The dynamics of transcription initiation of ribosomal genes in E. coli can be extracted from images of transcribing polymerases in fixed cells

To demonstrate how the distribution of interpolymerase distances along a gene can be used to extract dynamical information about the process of transcription initiation in vivo, we have reanalyzed data obtained from images of elongating RNAP molecules on rRNA genes in E. coli, which were obtained using the Miller spread technique by Voulgaris et al. (39). In Fig. 3 C, we reproduce the interpolymerase distance distribution for the seven ribosomal genes in wild-type E. coli cells (39). A remarkable feature of this distribution is the presence of a peak at small distances. This is inconsistent with a Poisson initiation mechanism (19) described above. Indeed, the presence of a maximum in the probability at intermediate distances suggests the two-limiting-steps model of initiation (Fig. 3 B), in which, for example, the polymerase first binds to the promoter and then escapes the promoter, leading to elongation, and in which the two steps occur with comparable rates. Recent in vivo studies in yeast have shown that initiation can proceed in multiple sequential steps, in which the rates involving these steps have comparable magnitude (36). In addition, when analyzing this data, we consider the time it takes for the polymerase to clear the promoter by elongating through it.

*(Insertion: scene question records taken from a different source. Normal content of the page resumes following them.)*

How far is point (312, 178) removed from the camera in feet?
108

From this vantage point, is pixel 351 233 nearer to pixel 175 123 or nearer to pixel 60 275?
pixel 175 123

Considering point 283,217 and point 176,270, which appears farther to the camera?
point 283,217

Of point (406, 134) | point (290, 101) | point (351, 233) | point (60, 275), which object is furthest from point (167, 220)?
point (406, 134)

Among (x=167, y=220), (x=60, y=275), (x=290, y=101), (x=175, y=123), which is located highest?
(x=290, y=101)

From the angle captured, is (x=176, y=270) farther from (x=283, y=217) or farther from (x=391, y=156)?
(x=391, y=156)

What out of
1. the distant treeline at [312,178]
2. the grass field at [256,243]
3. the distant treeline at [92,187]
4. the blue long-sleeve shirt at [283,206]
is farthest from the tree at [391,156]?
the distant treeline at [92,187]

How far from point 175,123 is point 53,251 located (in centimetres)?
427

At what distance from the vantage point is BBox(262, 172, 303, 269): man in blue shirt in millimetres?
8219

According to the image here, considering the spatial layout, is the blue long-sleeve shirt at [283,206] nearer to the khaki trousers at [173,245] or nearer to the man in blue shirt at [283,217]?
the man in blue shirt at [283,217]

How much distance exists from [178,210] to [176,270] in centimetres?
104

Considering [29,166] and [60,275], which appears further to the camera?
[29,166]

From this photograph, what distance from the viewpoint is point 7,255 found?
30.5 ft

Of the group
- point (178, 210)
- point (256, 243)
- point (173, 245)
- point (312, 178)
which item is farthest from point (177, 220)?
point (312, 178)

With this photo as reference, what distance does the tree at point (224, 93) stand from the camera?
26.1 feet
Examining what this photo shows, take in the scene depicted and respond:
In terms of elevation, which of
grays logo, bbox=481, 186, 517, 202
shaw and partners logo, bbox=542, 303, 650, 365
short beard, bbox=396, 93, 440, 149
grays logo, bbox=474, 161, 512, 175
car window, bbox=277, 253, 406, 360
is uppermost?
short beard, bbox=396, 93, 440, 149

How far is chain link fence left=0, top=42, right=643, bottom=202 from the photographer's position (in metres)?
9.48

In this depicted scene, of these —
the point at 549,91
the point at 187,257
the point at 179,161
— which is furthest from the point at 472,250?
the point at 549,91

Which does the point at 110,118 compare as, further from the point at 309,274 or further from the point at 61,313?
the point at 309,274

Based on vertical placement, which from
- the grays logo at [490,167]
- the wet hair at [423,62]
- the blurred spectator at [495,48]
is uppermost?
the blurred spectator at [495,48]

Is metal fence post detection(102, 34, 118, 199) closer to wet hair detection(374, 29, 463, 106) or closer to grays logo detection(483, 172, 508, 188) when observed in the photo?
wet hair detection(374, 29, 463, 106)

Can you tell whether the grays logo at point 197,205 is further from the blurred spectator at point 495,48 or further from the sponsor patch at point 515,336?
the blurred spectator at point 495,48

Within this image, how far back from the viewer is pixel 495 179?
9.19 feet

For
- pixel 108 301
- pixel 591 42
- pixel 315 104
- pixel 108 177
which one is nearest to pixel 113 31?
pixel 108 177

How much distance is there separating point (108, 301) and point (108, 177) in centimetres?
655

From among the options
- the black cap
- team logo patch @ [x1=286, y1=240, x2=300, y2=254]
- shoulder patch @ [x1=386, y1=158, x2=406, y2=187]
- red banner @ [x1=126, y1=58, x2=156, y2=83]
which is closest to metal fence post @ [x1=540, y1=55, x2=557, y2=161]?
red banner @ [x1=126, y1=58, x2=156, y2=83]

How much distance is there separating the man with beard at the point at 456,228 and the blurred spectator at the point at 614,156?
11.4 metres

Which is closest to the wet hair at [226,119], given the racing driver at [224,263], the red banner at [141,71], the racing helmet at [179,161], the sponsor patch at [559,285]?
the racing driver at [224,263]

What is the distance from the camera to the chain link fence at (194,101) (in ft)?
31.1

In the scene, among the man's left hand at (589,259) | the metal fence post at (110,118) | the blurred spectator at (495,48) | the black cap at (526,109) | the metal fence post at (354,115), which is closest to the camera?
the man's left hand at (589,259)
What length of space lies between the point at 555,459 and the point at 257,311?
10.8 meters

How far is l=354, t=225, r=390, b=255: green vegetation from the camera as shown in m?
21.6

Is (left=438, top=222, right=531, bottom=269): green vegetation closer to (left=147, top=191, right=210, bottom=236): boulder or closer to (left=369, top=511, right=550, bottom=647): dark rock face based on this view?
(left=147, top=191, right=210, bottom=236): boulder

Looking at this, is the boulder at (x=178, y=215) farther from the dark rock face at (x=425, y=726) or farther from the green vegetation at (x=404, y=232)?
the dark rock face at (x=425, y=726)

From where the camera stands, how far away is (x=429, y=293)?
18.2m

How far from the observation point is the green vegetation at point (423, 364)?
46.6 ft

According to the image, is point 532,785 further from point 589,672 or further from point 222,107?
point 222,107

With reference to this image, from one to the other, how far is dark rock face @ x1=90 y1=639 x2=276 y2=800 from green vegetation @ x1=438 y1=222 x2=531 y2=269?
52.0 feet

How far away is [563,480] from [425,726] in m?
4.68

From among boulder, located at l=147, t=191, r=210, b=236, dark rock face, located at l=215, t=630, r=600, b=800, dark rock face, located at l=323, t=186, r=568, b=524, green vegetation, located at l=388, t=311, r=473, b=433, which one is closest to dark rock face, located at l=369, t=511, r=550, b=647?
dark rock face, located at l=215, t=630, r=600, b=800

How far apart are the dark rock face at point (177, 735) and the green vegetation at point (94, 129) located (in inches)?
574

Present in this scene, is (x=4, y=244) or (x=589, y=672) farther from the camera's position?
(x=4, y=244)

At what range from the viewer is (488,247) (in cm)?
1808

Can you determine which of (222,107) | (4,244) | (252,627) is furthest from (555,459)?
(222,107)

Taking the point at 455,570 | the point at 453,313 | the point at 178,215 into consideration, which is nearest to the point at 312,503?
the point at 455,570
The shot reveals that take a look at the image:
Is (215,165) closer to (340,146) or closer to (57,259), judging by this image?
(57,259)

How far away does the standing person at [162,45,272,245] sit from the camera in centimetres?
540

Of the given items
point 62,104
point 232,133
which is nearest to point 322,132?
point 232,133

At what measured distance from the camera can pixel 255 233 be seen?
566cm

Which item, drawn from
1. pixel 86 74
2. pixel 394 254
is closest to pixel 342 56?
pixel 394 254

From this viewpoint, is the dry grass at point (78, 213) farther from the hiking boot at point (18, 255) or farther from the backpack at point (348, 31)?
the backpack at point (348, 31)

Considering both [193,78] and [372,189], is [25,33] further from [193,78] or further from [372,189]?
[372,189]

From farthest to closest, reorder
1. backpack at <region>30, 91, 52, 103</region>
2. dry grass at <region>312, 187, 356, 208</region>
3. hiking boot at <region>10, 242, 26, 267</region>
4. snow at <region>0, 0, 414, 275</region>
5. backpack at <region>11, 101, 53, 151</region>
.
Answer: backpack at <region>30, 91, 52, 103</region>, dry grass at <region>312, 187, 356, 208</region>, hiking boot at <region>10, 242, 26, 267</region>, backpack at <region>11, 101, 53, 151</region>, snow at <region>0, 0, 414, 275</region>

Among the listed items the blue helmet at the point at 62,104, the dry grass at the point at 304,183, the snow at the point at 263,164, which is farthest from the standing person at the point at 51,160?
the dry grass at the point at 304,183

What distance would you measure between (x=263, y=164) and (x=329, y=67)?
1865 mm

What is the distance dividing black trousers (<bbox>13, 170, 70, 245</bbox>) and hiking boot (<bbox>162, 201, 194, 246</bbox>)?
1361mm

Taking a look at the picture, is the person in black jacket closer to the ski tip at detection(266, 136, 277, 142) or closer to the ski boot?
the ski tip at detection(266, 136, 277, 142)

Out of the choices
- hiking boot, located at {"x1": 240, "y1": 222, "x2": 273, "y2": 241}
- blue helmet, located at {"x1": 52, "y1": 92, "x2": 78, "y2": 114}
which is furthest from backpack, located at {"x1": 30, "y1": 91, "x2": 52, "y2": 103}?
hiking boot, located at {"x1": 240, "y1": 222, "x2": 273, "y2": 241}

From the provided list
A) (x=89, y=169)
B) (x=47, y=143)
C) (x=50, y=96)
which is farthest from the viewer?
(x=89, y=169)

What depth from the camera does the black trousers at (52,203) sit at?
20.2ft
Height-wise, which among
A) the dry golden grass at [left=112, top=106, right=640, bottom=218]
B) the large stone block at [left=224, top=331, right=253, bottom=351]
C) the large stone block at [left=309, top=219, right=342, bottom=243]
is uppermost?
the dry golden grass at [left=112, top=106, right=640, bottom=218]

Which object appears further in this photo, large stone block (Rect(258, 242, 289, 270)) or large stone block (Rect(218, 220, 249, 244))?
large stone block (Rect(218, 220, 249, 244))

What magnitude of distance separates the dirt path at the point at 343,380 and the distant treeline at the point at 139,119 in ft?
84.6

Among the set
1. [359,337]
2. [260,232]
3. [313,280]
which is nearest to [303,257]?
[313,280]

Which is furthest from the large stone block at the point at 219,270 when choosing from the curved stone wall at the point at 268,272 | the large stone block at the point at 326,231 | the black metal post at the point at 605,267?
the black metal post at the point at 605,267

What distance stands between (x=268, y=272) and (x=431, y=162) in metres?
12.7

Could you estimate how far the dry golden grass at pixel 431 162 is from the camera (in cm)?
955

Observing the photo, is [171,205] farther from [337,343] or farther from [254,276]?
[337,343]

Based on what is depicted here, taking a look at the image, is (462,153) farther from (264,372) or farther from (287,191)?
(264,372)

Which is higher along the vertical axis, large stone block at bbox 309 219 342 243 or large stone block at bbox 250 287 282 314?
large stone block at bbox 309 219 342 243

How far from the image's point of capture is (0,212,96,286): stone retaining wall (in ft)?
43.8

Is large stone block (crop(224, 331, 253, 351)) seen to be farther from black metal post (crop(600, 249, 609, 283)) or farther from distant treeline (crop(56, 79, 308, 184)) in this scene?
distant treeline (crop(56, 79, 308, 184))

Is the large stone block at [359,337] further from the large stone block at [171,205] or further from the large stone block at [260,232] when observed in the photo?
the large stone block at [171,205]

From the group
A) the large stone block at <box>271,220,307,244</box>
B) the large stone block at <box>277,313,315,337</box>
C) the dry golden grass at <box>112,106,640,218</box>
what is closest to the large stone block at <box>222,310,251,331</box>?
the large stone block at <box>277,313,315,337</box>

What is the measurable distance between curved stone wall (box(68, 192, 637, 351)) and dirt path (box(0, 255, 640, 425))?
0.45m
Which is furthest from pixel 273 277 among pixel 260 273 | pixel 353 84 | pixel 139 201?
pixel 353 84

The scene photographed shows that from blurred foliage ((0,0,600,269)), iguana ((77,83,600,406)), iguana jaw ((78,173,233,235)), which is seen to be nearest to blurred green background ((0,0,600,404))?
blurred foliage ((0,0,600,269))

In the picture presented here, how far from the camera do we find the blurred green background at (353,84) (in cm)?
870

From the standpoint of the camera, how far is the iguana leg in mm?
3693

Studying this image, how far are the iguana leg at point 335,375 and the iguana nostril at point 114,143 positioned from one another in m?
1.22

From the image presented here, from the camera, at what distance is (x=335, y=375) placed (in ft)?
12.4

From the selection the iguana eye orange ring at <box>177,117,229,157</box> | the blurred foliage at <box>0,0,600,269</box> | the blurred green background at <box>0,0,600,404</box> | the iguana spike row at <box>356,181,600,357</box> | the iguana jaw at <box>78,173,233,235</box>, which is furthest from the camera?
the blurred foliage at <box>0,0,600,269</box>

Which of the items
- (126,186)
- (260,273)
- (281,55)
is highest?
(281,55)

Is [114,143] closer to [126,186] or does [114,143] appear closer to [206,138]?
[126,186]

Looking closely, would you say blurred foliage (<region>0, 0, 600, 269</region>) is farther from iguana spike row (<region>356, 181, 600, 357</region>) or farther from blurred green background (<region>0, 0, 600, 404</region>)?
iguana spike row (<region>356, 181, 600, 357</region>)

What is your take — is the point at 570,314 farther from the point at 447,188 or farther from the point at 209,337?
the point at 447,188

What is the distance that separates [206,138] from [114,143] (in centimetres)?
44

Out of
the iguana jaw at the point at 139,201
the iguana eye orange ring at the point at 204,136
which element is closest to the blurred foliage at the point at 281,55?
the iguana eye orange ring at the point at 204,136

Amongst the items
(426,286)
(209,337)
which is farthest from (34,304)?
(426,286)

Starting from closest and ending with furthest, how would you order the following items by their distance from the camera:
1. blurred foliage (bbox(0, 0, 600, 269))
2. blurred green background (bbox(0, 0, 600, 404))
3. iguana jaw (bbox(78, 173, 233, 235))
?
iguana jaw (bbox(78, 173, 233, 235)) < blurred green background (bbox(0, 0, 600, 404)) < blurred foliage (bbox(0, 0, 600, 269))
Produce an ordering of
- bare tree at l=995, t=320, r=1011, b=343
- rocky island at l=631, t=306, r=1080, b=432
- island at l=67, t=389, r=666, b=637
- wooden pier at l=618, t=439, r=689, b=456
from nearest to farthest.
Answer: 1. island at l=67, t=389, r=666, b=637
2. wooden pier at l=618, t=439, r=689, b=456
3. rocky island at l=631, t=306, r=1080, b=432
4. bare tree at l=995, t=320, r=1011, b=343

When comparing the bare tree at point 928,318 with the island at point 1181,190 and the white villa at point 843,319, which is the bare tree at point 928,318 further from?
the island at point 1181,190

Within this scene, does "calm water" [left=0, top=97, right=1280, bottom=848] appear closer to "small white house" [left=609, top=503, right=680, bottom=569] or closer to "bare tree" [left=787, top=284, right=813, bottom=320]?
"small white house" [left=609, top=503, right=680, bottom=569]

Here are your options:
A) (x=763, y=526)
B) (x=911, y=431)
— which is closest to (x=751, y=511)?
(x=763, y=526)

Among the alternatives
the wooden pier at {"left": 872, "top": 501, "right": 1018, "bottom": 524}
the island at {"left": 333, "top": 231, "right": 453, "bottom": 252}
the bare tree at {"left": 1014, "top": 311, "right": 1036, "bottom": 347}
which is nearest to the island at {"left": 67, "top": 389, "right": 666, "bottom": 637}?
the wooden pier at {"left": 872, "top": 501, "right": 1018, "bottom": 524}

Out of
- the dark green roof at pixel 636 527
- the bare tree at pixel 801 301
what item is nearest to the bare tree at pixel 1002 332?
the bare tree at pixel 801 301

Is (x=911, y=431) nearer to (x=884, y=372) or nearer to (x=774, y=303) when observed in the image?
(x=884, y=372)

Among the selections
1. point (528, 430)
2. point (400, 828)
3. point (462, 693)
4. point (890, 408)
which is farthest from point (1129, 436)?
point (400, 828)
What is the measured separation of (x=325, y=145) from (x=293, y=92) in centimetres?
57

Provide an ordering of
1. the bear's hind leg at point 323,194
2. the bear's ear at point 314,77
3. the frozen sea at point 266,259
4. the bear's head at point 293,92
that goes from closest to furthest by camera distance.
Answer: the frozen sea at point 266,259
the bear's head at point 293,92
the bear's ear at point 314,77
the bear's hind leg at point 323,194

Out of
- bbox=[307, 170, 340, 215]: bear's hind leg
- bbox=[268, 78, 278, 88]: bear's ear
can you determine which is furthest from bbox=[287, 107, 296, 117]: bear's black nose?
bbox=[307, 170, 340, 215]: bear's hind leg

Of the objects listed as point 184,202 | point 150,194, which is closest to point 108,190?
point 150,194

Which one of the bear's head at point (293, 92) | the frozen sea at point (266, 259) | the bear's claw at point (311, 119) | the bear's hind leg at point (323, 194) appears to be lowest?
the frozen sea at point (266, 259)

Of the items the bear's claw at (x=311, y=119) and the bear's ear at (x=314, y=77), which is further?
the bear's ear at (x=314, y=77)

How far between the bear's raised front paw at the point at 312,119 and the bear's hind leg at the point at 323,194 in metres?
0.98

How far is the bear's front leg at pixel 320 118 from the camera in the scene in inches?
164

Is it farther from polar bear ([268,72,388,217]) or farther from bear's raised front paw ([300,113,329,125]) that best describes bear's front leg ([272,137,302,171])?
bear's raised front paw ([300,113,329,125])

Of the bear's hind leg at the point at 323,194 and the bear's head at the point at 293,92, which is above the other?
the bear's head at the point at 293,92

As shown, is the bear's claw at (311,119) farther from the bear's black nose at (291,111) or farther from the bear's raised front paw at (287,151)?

To test the hypothesis of two sequential steps leading to initiation, we fit Eq. 4 to the experimental distribution obtained from the images and assume an elongation speed of 78 bp/s (as measured elsewhere (39)). We find that the two-limiting-steps model is in good agreement with the data. Furthermore, the fit provides estimates for the rates of promoter escape, the rate of RNAP loading onto the promoter, and time to clear the promoter (k_LOAD ≈ 3/s, k_ESC ≈ 3/s, and τ_CLEAR ≈ 0.3 s), all of which are in good agreement with previous measurements (66) (see the Methods).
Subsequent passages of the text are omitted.